性格の不一致など夫婦のどちらか一方に離婚の責任があるとはいえない場合、あるいは責任が同程度の場合には、お互い相手に慰謝料を請求できません。
しかし、慰謝料が発生したとしても相手に財産がない場合は支払うことができないので、金額の取り決めがあっても実際には支払われないことが多いのも事実のようです。
慰謝料や財産分与の支払が行われない場合は、強制執行を行うことができますが、その場合はあらたに手続きが必要で、弁護士へ支払う費用が追加されます。離婚事件の着手金、報酬金とは別に、強制執行についての着手金、報酬金が必要になります。

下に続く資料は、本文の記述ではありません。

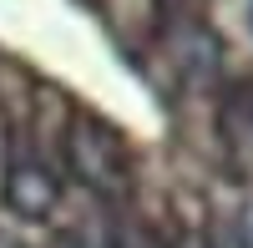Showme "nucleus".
<instances>
[{"instance_id": "nucleus-1", "label": "nucleus", "mask_w": 253, "mask_h": 248, "mask_svg": "<svg viewBox=\"0 0 253 248\" xmlns=\"http://www.w3.org/2000/svg\"><path fill=\"white\" fill-rule=\"evenodd\" d=\"M61 157H66V172L101 203H122L132 193V157H126L122 137L107 122L76 117L66 127V137H61Z\"/></svg>"}, {"instance_id": "nucleus-6", "label": "nucleus", "mask_w": 253, "mask_h": 248, "mask_svg": "<svg viewBox=\"0 0 253 248\" xmlns=\"http://www.w3.org/2000/svg\"><path fill=\"white\" fill-rule=\"evenodd\" d=\"M248 15H253V5H248Z\"/></svg>"}, {"instance_id": "nucleus-5", "label": "nucleus", "mask_w": 253, "mask_h": 248, "mask_svg": "<svg viewBox=\"0 0 253 248\" xmlns=\"http://www.w3.org/2000/svg\"><path fill=\"white\" fill-rule=\"evenodd\" d=\"M0 248H10V243H0Z\"/></svg>"}, {"instance_id": "nucleus-3", "label": "nucleus", "mask_w": 253, "mask_h": 248, "mask_svg": "<svg viewBox=\"0 0 253 248\" xmlns=\"http://www.w3.org/2000/svg\"><path fill=\"white\" fill-rule=\"evenodd\" d=\"M107 248H172L157 228H147L142 218H117L107 228Z\"/></svg>"}, {"instance_id": "nucleus-4", "label": "nucleus", "mask_w": 253, "mask_h": 248, "mask_svg": "<svg viewBox=\"0 0 253 248\" xmlns=\"http://www.w3.org/2000/svg\"><path fill=\"white\" fill-rule=\"evenodd\" d=\"M56 248H91V243H86V238H81V233H66V238H61Z\"/></svg>"}, {"instance_id": "nucleus-2", "label": "nucleus", "mask_w": 253, "mask_h": 248, "mask_svg": "<svg viewBox=\"0 0 253 248\" xmlns=\"http://www.w3.org/2000/svg\"><path fill=\"white\" fill-rule=\"evenodd\" d=\"M0 198H5V208L15 218H51L56 213V203H61V177L51 172V162L46 157H36V152H10L5 162H0Z\"/></svg>"}]
</instances>
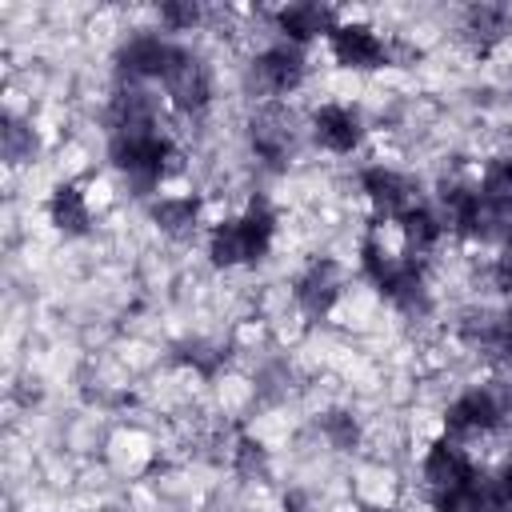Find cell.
I'll list each match as a JSON object with an SVG mask.
<instances>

慰謝料の請求権(慰謝料の請求期間は)は不法行為にもとづく損害賠償請求権ですから、離婚が成立した日から3年を経過したら慰謝料を請求できないことになります。
協議離婚、調停離婚、裁判所の和解などによる離婚では、早く別れたいほうが相手を納得させるために「解決金」という名目で一時金を支払う場合もあるようです。
慰謝料と財産分与の注意点
原則として財産分与は家庭裁判所、慰謝料は地方裁判所の管轄になっていますが、家庭裁判所では「一切の事情を考慮して」という民法の規定があるので、財産分与の額を決定するのに、慰謝料の要素も含めることがあります。だからといって、財産分与に常に慰謝料が含まれているとはいえませんので、離婚での財産分与では法的性質に応じた内訳(清算的財産、扶養的財産、慰謝料的財産、過去の婚姻費用の清算など)をはっきりさせておくことが重要です。
また、離婚中に相手に銀行の預金や不動産を勝手に処分されないようにするためには、家庭裁判所に離婚の調停を申し立て、調停手続きが終了するまでの間、財産の処分を禁止する仮の処分を申し立てをしたりして財産を保全しておくのが最善の方法です。